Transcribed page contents
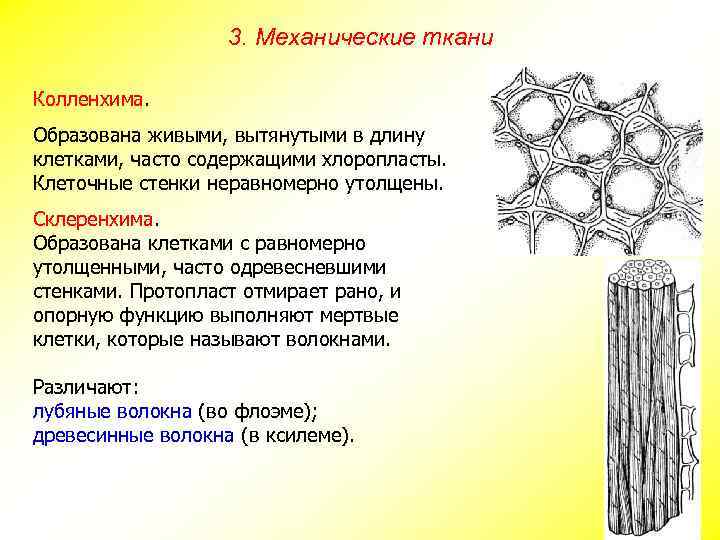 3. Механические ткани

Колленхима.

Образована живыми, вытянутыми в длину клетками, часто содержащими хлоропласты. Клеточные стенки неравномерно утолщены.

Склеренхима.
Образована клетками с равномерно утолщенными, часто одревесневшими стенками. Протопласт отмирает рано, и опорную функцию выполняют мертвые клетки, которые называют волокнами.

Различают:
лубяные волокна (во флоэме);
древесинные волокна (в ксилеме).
==
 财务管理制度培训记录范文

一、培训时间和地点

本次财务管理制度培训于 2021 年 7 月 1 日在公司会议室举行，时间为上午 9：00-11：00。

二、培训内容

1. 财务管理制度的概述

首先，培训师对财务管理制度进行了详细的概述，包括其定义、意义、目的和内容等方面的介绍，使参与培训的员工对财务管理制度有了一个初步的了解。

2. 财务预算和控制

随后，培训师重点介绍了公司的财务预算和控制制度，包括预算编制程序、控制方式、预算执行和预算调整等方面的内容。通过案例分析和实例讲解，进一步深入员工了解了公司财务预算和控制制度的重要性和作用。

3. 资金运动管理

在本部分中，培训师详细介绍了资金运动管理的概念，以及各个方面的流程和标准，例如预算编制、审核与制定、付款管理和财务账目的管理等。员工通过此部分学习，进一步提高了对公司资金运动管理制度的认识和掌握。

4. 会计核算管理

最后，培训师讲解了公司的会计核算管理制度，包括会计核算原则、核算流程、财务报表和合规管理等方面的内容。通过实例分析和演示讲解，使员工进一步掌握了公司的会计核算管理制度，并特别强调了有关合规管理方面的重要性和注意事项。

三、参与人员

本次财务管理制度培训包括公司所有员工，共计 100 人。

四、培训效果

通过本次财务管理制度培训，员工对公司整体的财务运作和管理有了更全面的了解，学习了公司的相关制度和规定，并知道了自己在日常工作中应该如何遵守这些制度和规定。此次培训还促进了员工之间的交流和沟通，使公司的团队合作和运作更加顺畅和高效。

Work request ::
Of the entries above, transcribe exactly those lines that fall between the line containing "随后，培训师重点介绍了公司的" and the line containing "通过本次财务管理制度培训，员", together with those two lines.

Exercise response ::
随后，培训师重点介绍了公司的财务预算和控制制度，包括预算编制程序、控制方式、预算执行和预算调整等方面的内容。通过案例分析和实例讲解，进一步深入员工了解了公司财务预算和控制制度的重要性和作用。

3. 资金运动管理

在本部分中，培训师详细介绍了资金运动管理的概念，以及各个方面的流程和标准，例如预算编制、审核与制定、付款管理和财务账目的管理等。员工通过此部分学习，进一步提高了对公司资金运动管理制度的认识和掌握。

4. 会计核算管理

最后，培训师讲解了公司的会计核算管理制度，包括会计核算原则、核算流程、财务报表和合规管理等方面的内容。通过实例分析和演示讲解，使员工进一步掌握了公司的会计核算管理制度，并特别强调了有关合规管理方面的重要性和注意事项。

三、参与人员

本次财务管理制度培训包括公司所有员工，共计 100 人。

四、培训效果

通过本次财务管理制度培训，员工对公司整体的财务运作和管理有了更全面的了解，学习了公司的相关制度和规定，并知道了自己在日常工作中应该如何遵守这些制度和规定。此次培训还促进了员工之间的交流和沟通，使公司的团队合作和运作更加顺畅和高效。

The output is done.